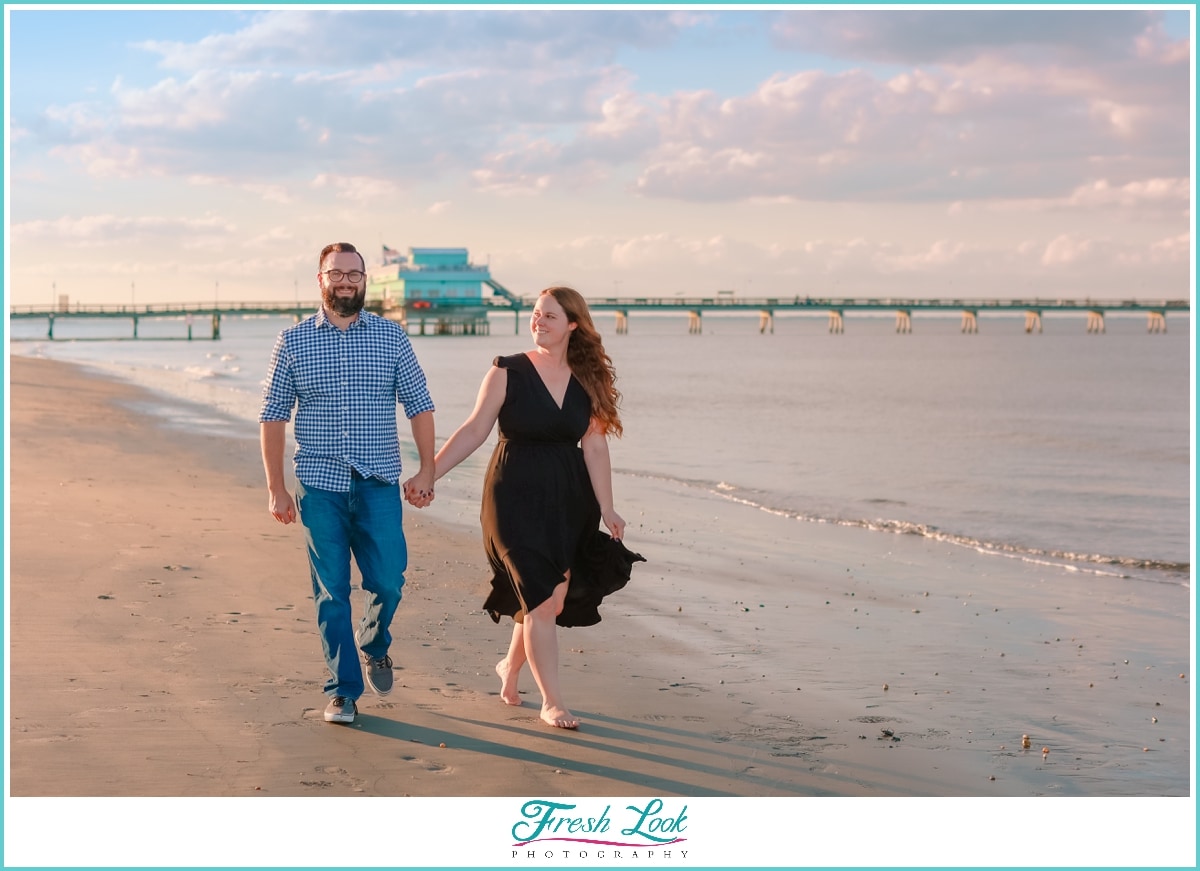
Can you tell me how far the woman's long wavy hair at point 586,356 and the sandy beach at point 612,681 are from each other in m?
1.30

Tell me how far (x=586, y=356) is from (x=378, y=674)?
1558mm

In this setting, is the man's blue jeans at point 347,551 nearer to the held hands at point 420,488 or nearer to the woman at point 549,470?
the held hands at point 420,488

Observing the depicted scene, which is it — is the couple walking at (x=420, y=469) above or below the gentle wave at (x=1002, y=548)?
above

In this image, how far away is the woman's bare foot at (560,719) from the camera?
196 inches

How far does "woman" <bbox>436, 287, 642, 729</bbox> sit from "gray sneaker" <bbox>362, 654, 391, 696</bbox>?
0.59 metres

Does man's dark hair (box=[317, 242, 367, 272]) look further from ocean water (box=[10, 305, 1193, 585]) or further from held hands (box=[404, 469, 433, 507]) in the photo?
ocean water (box=[10, 305, 1193, 585])

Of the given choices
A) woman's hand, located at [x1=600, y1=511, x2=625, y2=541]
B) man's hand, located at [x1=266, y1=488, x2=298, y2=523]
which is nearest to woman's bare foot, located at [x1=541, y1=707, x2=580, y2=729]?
woman's hand, located at [x1=600, y1=511, x2=625, y2=541]

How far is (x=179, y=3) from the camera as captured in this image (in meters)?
6.03

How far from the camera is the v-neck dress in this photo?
16.6 ft

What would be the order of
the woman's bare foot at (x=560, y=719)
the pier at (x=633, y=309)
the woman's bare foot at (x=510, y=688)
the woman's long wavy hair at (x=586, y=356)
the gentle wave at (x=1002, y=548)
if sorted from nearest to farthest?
the woman's bare foot at (x=560, y=719) → the woman's long wavy hair at (x=586, y=356) → the woman's bare foot at (x=510, y=688) → the gentle wave at (x=1002, y=548) → the pier at (x=633, y=309)

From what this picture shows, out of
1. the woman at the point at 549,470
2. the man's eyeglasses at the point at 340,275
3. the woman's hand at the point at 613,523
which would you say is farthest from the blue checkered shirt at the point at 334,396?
the woman's hand at the point at 613,523

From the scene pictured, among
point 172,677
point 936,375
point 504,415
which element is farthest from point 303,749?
point 936,375

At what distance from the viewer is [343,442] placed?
476 cm

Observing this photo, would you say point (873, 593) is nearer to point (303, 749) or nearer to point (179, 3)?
point (303, 749)
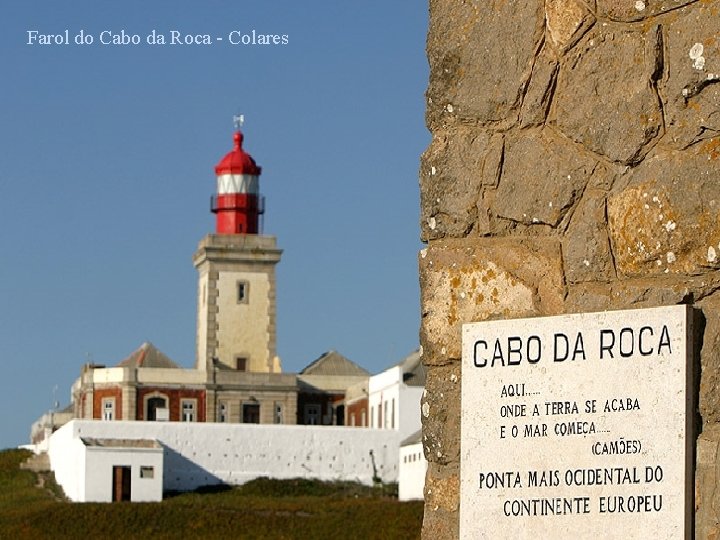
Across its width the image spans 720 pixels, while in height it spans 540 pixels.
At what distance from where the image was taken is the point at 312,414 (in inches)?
2072

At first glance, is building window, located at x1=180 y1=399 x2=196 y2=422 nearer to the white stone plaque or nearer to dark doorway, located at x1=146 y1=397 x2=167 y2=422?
dark doorway, located at x1=146 y1=397 x2=167 y2=422

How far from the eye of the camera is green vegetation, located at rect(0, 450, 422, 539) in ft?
109

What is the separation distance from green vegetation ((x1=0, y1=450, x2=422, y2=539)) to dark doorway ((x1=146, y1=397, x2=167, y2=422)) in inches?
422

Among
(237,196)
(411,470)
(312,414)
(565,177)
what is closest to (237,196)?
(237,196)

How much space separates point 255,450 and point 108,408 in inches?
316

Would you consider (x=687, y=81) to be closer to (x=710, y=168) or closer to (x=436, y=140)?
(x=710, y=168)

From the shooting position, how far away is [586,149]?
9.11ft

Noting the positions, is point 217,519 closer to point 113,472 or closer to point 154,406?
point 113,472

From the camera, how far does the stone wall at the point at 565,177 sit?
2.61 meters

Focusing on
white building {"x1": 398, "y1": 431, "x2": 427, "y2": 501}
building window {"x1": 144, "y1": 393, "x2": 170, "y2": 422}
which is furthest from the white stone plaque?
Result: building window {"x1": 144, "y1": 393, "x2": 170, "y2": 422}

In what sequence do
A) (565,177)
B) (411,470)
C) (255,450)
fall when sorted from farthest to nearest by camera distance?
1. (255,450)
2. (411,470)
3. (565,177)

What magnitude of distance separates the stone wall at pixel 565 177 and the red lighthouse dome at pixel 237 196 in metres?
57.1

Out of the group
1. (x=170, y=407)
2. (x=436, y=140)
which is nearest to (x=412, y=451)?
(x=170, y=407)

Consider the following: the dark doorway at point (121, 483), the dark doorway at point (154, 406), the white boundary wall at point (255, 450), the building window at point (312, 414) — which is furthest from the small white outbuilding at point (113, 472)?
the building window at point (312, 414)
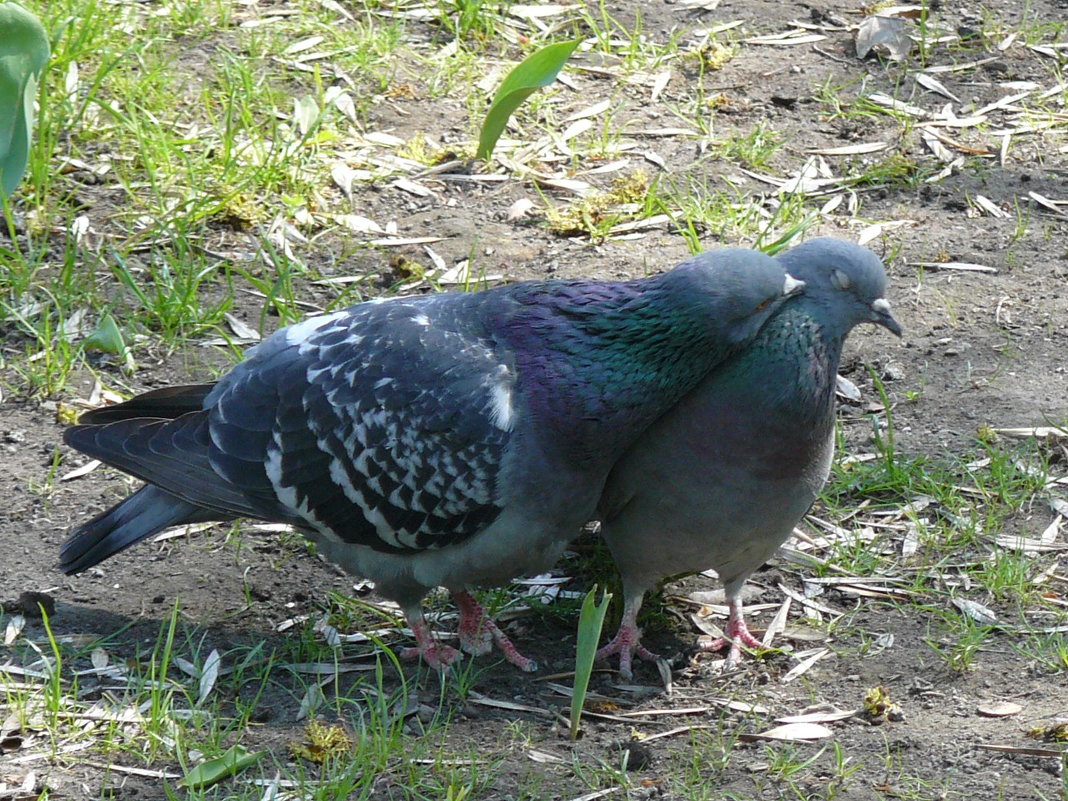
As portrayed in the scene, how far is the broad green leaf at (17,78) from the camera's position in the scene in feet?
16.0

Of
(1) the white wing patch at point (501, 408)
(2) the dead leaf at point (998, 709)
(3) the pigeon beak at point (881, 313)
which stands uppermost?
(3) the pigeon beak at point (881, 313)

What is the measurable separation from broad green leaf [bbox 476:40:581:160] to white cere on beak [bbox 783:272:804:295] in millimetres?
2117

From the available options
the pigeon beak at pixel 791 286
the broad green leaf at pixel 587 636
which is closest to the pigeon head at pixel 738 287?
the pigeon beak at pixel 791 286

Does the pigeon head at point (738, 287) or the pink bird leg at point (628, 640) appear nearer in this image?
the pigeon head at point (738, 287)

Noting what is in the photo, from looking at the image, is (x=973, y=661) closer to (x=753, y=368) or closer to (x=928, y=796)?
(x=928, y=796)

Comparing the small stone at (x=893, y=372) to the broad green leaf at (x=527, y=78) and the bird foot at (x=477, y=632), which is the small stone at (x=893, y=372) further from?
the bird foot at (x=477, y=632)

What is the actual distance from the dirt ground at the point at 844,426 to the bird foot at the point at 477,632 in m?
0.07

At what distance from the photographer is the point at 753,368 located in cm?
357

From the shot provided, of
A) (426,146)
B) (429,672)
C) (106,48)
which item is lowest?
(429,672)

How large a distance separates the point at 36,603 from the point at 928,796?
8.39ft

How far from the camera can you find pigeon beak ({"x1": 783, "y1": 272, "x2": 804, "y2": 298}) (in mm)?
3541

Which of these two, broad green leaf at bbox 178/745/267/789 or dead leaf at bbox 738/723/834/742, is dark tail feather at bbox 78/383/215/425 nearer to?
broad green leaf at bbox 178/745/267/789

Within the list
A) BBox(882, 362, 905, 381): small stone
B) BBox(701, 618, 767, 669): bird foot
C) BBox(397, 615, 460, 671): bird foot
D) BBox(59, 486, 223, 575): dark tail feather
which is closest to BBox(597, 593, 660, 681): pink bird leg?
BBox(701, 618, 767, 669): bird foot

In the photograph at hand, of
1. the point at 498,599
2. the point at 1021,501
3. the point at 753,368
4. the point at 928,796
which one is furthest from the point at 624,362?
the point at 1021,501
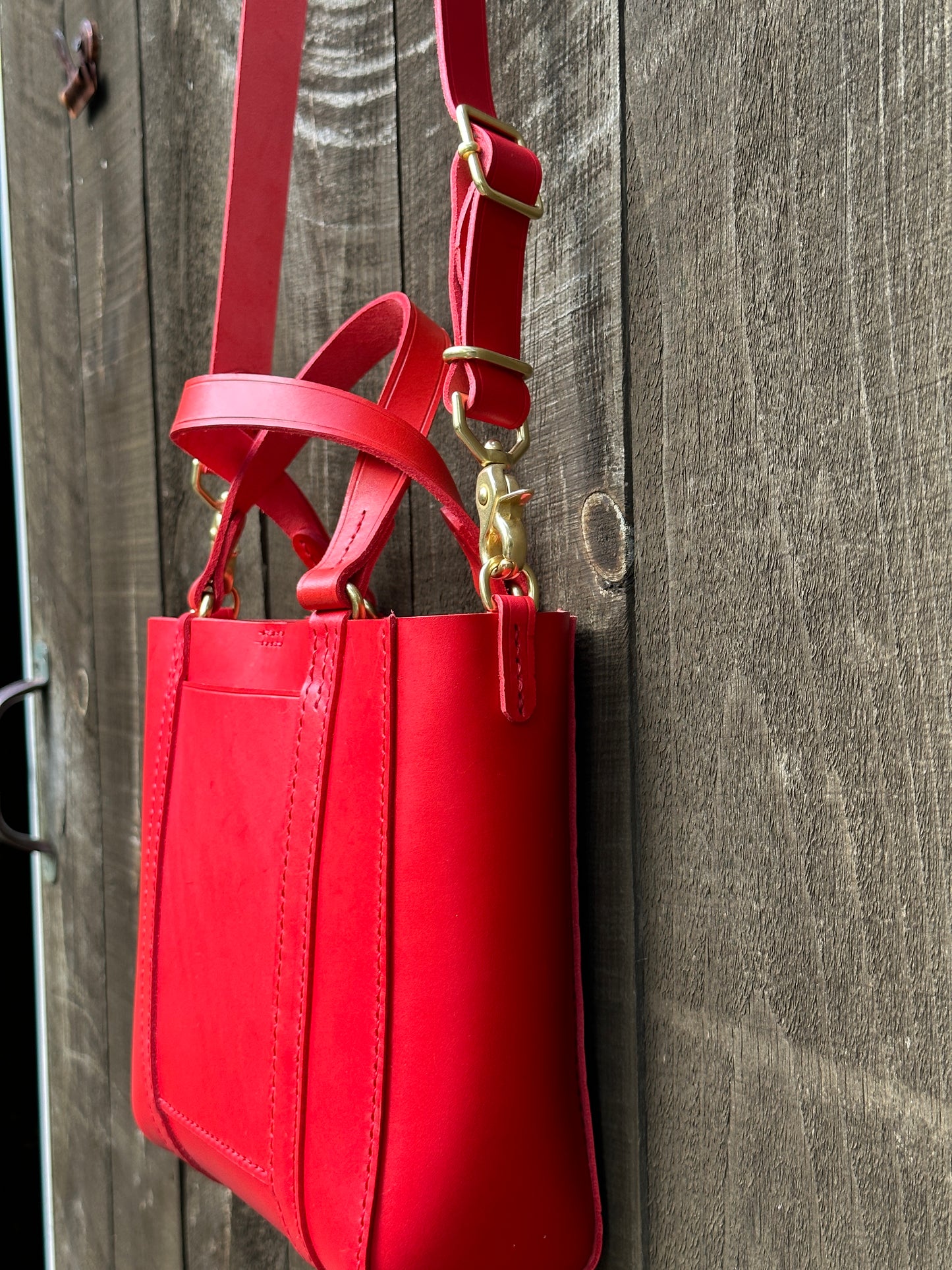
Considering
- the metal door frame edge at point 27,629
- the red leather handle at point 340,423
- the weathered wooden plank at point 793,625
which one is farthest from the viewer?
the metal door frame edge at point 27,629

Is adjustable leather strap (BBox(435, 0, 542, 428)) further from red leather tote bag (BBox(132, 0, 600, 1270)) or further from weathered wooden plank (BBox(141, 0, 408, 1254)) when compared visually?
weathered wooden plank (BBox(141, 0, 408, 1254))

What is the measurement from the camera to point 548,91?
1.90ft

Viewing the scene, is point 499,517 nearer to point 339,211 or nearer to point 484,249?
point 484,249

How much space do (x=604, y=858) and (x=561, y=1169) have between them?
0.52 feet

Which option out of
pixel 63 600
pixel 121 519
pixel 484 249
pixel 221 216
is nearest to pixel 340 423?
pixel 484 249

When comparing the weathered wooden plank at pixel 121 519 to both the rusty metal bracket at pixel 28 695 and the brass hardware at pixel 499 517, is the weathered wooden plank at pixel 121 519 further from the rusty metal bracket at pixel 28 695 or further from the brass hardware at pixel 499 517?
the brass hardware at pixel 499 517

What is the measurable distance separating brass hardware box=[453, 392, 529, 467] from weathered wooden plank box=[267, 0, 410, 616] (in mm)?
194

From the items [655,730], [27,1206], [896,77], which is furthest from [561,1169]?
[27,1206]

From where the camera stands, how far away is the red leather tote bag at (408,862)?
472mm

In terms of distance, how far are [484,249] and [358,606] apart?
0.19 meters

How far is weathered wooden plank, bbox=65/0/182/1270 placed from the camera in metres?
0.94

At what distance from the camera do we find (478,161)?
49cm

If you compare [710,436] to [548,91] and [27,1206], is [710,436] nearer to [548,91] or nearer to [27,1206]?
[548,91]

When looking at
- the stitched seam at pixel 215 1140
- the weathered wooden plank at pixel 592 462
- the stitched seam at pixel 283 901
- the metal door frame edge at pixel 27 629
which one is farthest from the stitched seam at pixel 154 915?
the metal door frame edge at pixel 27 629
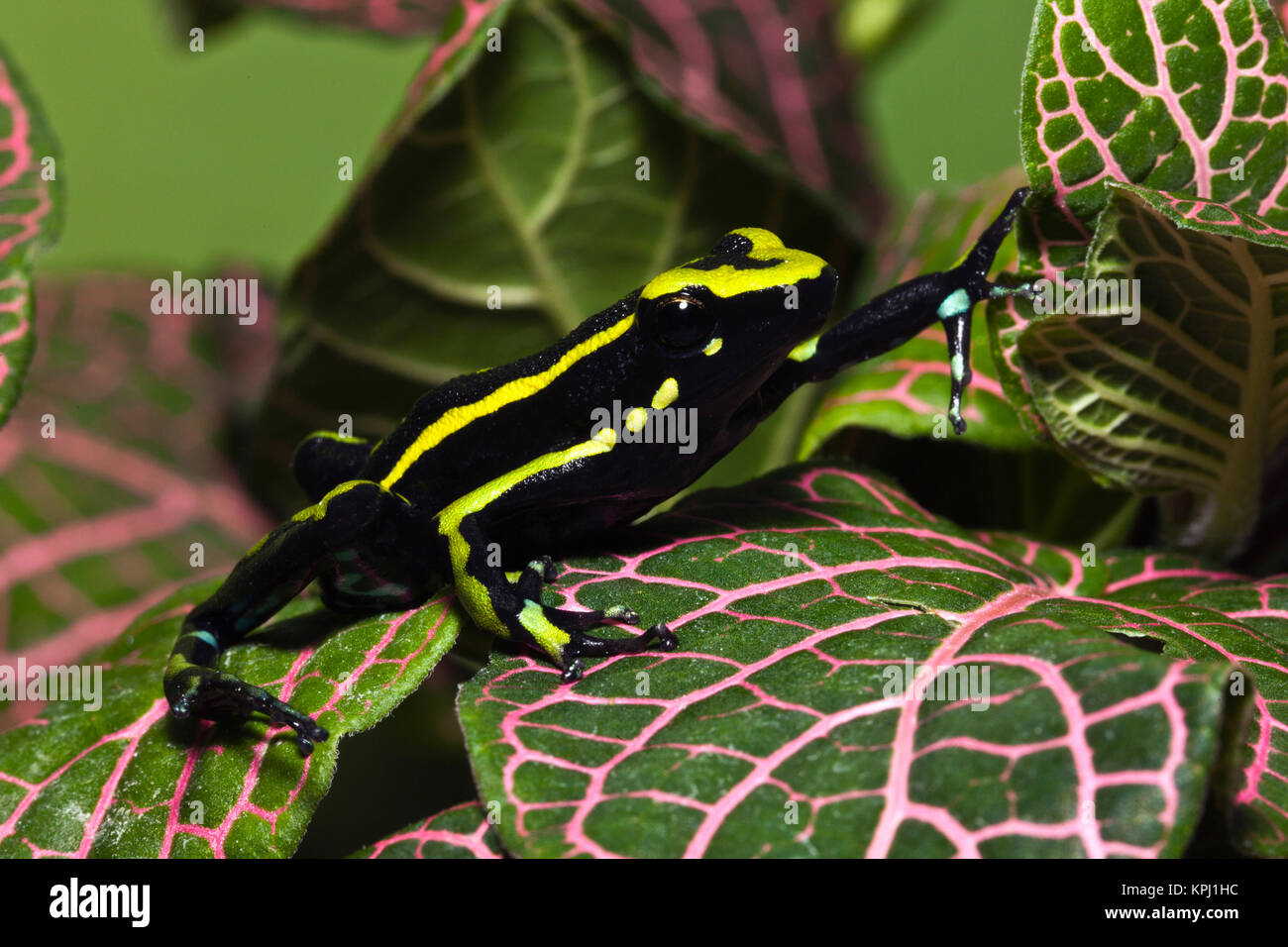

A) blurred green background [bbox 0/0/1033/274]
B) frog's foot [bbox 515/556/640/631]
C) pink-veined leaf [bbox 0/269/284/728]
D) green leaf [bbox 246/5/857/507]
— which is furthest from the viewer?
blurred green background [bbox 0/0/1033/274]

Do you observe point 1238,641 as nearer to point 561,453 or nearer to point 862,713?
point 862,713

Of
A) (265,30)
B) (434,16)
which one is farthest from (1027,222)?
(265,30)

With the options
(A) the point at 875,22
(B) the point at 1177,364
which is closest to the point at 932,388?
(B) the point at 1177,364

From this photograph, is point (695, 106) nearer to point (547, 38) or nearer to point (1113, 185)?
point (547, 38)

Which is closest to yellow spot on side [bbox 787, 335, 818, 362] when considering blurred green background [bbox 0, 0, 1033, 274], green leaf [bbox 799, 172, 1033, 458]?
green leaf [bbox 799, 172, 1033, 458]

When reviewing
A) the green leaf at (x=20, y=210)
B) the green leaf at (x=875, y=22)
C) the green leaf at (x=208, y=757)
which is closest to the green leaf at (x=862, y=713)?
the green leaf at (x=208, y=757)

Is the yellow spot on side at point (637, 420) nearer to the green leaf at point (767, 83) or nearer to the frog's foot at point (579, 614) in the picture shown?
the frog's foot at point (579, 614)

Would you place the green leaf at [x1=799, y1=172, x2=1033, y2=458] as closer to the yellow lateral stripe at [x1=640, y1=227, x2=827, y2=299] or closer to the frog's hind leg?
the yellow lateral stripe at [x1=640, y1=227, x2=827, y2=299]
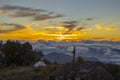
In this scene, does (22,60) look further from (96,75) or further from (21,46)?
(96,75)

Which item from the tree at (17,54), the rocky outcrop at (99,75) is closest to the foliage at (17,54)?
the tree at (17,54)

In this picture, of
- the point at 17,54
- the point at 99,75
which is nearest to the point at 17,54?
the point at 17,54

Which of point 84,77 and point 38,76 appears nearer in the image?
point 84,77

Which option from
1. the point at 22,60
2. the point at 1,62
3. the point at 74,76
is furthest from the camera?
the point at 22,60

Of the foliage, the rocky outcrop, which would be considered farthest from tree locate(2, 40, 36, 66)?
the rocky outcrop

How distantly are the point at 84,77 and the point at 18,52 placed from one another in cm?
3445

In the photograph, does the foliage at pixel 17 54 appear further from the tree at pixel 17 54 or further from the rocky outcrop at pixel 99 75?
the rocky outcrop at pixel 99 75

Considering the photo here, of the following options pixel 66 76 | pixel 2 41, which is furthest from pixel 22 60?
pixel 66 76

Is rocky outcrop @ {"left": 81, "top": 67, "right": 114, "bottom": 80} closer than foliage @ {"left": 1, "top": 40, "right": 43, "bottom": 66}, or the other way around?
rocky outcrop @ {"left": 81, "top": 67, "right": 114, "bottom": 80}

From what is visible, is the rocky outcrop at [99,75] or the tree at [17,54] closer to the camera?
the rocky outcrop at [99,75]

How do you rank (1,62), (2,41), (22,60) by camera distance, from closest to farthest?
(1,62) → (22,60) → (2,41)

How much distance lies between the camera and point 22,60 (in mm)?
62406

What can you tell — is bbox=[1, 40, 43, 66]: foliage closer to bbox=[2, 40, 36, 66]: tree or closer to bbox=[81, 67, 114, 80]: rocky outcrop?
bbox=[2, 40, 36, 66]: tree

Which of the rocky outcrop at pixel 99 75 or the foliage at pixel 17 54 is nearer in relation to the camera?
the rocky outcrop at pixel 99 75
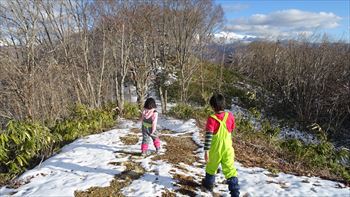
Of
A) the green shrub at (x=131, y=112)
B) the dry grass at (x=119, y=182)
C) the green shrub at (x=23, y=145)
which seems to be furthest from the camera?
the green shrub at (x=131, y=112)

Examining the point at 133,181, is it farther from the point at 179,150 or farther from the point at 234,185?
the point at 179,150

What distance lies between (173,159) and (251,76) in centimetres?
3018

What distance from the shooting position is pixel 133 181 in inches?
231

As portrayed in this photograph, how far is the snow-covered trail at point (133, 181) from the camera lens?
18.2 ft

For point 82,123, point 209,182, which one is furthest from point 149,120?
point 82,123

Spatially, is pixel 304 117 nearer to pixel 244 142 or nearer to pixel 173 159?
pixel 244 142

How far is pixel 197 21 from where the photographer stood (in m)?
18.0

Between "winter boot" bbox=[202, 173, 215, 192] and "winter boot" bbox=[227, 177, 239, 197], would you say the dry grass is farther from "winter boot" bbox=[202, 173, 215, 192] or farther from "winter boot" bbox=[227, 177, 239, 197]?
"winter boot" bbox=[227, 177, 239, 197]

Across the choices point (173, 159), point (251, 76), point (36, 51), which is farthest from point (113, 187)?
point (251, 76)

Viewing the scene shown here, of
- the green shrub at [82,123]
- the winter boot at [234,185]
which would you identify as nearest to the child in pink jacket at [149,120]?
the winter boot at [234,185]

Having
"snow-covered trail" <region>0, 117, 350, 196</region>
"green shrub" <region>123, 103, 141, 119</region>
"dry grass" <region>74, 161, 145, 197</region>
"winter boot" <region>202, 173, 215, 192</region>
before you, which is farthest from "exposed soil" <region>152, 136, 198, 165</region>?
"green shrub" <region>123, 103, 141, 119</region>

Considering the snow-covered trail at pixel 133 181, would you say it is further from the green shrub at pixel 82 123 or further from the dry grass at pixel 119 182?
the green shrub at pixel 82 123

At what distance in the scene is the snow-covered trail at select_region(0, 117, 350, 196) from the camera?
5555 millimetres

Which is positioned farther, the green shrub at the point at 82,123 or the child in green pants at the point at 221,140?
the green shrub at the point at 82,123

━━━━━━━━━━━━━━━━

> Job:
Please turn the data above into a numbered list, starting at the line that contains "Viewing the scene shown here, of" and running through the last line of the data. Leave out the blank lines.

> Exercise output:
1. Viewing the scene shown here, of
2. - the green shrub at [82,123]
3. - the winter boot at [234,185]
4. which would you identify as nearest to the child in pink jacket at [149,120]?
5. the winter boot at [234,185]
6. Having
7. "snow-covered trail" <region>0, 117, 350, 196</region>
8. "green shrub" <region>123, 103, 141, 119</region>
9. "dry grass" <region>74, 161, 145, 197</region>
10. "winter boot" <region>202, 173, 215, 192</region>
11. before you, which is farthest from "exposed soil" <region>152, 136, 198, 165</region>?
12. "green shrub" <region>123, 103, 141, 119</region>
13. Considering the snow-covered trail at pixel 133 181, would you say it is further from the green shrub at pixel 82 123 or further from the dry grass at pixel 119 182?
14. the green shrub at pixel 82 123
15. At what distance in the scene is the snow-covered trail at select_region(0, 117, 350, 196) from the camera?
16. 5555 millimetres
17. Which is positioned farther, the green shrub at the point at 82,123 or the child in green pants at the point at 221,140?
18. the green shrub at the point at 82,123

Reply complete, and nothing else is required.